指揮官に就き、人を動かす立場になった方が、あらためて頭の整理のために読む一冊ではないか。髙木は、マネジメントの仕事は特別なものじゃないという。それは采配すなわち、情報を、感情を、思いを、疑問を「配る」ことだという。そして、ネタや気分を拾い集める。それがマネージャーだ、と。
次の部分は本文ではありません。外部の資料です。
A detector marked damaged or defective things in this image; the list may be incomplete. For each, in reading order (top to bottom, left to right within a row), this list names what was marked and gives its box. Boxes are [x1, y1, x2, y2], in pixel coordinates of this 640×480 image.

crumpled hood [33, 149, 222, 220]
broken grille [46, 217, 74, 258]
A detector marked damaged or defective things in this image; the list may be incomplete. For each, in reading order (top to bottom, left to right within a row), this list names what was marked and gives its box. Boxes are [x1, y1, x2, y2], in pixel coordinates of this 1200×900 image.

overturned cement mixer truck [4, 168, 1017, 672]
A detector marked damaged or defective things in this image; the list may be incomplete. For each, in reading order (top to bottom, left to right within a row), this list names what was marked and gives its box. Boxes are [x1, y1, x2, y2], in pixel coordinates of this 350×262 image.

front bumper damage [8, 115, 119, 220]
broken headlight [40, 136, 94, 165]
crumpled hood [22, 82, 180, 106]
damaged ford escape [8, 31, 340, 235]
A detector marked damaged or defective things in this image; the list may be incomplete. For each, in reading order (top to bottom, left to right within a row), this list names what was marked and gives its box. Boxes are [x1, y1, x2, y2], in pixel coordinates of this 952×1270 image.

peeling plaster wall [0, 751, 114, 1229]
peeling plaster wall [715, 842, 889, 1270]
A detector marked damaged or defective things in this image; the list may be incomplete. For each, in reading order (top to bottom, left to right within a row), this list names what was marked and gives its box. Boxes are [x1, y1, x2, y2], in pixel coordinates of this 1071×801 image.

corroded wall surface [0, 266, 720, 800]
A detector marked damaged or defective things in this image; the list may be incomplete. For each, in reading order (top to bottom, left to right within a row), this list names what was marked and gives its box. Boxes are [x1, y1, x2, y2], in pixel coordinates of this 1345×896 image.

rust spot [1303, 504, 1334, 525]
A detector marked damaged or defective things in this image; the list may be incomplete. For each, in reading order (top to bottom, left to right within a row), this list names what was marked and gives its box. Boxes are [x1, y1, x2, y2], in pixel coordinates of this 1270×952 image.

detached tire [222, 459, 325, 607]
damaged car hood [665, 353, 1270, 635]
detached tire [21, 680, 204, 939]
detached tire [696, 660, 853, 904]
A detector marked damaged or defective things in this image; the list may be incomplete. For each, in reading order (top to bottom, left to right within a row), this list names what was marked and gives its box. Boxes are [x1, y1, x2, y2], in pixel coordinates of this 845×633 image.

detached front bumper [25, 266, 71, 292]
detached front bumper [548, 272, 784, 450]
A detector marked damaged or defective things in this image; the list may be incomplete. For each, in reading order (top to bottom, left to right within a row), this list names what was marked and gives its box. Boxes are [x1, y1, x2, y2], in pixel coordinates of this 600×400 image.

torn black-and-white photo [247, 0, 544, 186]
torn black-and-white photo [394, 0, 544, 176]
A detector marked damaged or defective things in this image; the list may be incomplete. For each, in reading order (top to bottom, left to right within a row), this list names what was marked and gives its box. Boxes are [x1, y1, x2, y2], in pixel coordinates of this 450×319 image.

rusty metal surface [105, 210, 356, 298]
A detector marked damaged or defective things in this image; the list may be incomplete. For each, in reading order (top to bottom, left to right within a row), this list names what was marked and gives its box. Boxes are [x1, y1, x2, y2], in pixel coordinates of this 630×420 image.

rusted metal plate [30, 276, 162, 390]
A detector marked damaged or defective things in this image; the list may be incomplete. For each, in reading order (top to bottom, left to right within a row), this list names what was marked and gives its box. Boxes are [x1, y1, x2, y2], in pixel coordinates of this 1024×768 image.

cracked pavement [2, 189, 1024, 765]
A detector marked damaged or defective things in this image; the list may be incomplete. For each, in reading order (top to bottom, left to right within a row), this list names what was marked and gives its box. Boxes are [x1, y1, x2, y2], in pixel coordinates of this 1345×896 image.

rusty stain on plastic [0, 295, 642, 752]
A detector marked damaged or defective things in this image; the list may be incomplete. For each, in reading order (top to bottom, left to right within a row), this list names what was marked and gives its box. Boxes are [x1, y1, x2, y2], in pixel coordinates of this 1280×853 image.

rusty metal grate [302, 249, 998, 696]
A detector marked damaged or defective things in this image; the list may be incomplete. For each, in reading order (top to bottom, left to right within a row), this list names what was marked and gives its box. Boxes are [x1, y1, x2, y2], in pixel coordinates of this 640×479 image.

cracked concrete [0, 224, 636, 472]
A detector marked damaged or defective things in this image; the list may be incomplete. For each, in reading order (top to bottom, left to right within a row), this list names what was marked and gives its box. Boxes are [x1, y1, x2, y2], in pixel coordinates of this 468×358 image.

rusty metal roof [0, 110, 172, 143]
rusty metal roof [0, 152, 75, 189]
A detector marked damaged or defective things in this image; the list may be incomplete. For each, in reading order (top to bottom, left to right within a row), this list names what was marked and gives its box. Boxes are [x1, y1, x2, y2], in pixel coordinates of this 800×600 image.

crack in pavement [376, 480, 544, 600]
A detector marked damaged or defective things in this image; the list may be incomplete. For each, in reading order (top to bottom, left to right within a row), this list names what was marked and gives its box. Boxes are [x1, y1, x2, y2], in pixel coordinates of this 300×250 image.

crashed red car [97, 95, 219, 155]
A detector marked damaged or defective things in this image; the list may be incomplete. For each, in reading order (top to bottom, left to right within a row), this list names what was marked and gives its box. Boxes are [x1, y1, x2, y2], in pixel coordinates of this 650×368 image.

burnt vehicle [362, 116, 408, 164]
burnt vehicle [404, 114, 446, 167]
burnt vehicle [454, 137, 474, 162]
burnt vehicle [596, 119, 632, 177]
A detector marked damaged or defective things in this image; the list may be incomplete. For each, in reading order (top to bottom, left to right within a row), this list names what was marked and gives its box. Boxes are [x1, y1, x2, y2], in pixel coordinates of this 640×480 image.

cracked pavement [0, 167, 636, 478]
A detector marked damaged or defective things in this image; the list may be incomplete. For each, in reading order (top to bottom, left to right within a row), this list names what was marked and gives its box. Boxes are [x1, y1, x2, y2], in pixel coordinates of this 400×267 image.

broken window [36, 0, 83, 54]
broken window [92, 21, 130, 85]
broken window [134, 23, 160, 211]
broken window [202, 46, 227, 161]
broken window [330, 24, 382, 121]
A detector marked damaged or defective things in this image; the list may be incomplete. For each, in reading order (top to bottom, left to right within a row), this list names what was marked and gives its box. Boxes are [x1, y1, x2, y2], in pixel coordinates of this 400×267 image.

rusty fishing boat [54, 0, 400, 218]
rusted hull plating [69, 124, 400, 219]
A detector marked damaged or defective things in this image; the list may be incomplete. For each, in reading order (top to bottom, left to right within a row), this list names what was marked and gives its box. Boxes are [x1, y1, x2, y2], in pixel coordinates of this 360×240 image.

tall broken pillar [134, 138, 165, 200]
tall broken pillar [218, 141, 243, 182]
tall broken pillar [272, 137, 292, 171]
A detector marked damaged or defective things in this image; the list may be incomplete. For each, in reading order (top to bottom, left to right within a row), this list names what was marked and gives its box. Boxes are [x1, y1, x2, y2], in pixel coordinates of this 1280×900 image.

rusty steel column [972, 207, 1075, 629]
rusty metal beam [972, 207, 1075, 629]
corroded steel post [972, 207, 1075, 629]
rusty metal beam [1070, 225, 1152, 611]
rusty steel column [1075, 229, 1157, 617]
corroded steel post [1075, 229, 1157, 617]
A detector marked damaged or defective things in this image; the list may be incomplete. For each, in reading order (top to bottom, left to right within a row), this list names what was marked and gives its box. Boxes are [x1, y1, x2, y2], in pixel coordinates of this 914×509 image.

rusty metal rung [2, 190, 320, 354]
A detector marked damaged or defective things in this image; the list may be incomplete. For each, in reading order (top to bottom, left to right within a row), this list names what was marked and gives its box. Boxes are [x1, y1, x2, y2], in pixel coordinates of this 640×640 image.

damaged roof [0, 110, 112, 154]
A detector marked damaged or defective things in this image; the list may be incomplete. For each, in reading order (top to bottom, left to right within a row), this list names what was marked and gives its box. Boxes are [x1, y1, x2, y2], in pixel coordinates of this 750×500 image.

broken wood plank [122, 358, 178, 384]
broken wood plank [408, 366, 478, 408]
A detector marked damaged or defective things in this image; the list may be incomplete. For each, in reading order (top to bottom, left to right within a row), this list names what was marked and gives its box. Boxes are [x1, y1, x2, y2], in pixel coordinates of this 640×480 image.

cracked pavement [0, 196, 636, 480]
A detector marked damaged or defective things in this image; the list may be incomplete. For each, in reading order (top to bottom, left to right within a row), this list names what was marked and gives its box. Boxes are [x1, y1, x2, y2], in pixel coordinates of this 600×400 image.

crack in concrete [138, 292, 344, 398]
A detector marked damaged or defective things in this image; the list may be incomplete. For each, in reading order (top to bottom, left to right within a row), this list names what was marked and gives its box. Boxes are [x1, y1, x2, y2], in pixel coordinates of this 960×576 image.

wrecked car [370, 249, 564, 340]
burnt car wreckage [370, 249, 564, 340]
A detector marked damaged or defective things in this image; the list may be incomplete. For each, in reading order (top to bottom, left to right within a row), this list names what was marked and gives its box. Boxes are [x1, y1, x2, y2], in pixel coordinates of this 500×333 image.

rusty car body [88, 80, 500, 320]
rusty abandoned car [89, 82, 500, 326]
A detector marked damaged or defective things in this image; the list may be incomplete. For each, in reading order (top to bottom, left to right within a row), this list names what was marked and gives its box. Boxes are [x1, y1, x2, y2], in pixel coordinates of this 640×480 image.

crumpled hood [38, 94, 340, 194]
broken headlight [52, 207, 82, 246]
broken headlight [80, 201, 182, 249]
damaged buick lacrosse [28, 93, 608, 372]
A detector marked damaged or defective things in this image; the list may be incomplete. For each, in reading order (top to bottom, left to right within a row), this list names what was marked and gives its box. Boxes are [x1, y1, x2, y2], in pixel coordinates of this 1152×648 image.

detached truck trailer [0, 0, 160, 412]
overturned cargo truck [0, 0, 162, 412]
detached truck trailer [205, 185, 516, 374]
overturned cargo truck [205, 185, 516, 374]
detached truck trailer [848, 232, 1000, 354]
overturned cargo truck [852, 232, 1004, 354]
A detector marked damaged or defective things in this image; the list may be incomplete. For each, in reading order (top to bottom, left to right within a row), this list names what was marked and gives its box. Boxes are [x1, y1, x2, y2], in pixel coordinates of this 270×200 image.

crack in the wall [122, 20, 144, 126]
マネージャーは、経営者や役員から見られている。しかも、それだけじゃない。人事担当からも見られている。しかも小役人チックに。「人事部があなたや他の社員に望んでいるのは、「手間のかからない人材」になってほしい、ということなんです」。そうなのだ。メンドー起こすなよ、である。ネガティブなネタを抱えたヤツは、どれだけ成果をあげ、優秀な成績を残したところで、トータルでプラスの高評価を与えるわけにはいかないのだ。減点主義の所以だ。大人しく波風立てんなよ、である。組織の状況と課題を認識して、チームづくりに励み、上手いことやってくれ。大成功じゃなくても、中成功、小成功でいいんで、となる。ヤレヤレと思う方も多いだろう。だが、それも組織だ。
しかし、社会経済情勢は変化する。顧客や市場の満足を継続して得られなくなってしまえば、自社や自身を変革し、適合・順応することが求められる。そんな大事な場面で力を発揮できるよう力を溜め、然るべき場面でマネージャーとして存分に動こう。普段の「配り」を生かすときのために。